Q: While he was furloughed, getting paid but not working, my husband started gambling online. He ran up huge debts we cannot afford, has become a social moron and sits glued to his computer saying nothing to me or the kids. If I divorce him, will I be responsible for half his gambling debts, or would those be taken into consideration and give me a bigger financial settlement?
A: It does depend on the extent to which your husband’s gambling has depleted your joint assets. Under s25 Matrimonial Causes Act 1973 it could be considered as financial misconduct and therefore judged by the court to be “extreme or substantial”. This being the case, it is likely that it will be taken into account in a divorce settlement and will reduce your husband’s share of the remaining assets.

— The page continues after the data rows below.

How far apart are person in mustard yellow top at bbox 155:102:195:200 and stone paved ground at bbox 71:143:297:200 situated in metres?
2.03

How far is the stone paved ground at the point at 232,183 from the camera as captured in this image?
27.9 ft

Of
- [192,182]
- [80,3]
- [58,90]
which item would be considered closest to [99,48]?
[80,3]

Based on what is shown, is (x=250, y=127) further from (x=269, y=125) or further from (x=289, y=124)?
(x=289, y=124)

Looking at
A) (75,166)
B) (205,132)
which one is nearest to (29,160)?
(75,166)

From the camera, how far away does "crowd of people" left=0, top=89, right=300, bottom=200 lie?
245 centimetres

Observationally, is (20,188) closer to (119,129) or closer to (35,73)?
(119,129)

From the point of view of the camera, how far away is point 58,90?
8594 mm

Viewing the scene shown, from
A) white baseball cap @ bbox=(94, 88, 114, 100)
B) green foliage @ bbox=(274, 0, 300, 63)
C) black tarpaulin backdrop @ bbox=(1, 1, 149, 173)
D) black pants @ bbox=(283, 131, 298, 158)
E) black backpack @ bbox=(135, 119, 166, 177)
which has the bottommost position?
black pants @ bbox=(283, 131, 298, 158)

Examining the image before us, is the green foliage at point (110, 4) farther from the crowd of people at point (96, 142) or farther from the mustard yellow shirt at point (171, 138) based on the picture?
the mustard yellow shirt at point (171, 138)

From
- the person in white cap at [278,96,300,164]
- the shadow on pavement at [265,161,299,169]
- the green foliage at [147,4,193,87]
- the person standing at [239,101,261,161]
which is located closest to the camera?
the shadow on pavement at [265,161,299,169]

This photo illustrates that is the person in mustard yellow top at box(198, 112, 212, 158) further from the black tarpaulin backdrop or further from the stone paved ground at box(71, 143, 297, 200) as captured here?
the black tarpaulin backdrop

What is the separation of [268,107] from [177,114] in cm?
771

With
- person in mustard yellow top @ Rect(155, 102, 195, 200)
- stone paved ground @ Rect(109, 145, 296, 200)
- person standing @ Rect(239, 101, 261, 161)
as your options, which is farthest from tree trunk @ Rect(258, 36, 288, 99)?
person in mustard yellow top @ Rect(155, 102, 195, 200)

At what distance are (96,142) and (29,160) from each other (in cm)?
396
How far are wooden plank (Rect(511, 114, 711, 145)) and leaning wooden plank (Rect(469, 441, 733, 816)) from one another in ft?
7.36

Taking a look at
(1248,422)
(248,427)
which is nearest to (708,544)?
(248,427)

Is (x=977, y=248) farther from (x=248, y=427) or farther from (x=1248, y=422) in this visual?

An important factor in establishing any liability you may have for your husband’s gambling debt will be whether the debt is solely in his name. Presumably the accounts he set up on the gambling sites will be in his name only, and even if he used a joint bank account to pay for them you could still prove that it was his debt and that it was not incurred to pay for something that benefitted the marriage. When financial agreements are made by the court, judges will normally share joint debts as well as joint assets, but in such cases such as one party running up a gambling debt, a judge may assign a specific debt to an individual.
You should collect as much direct evidence of your husband’s gambling as you can, including online accounts and activity records and bank or credit card statements. Then you should make an appointment with a divorce lawyer to discuss your best course of action. Both actions will be crucial to getting the best possible financial settlement.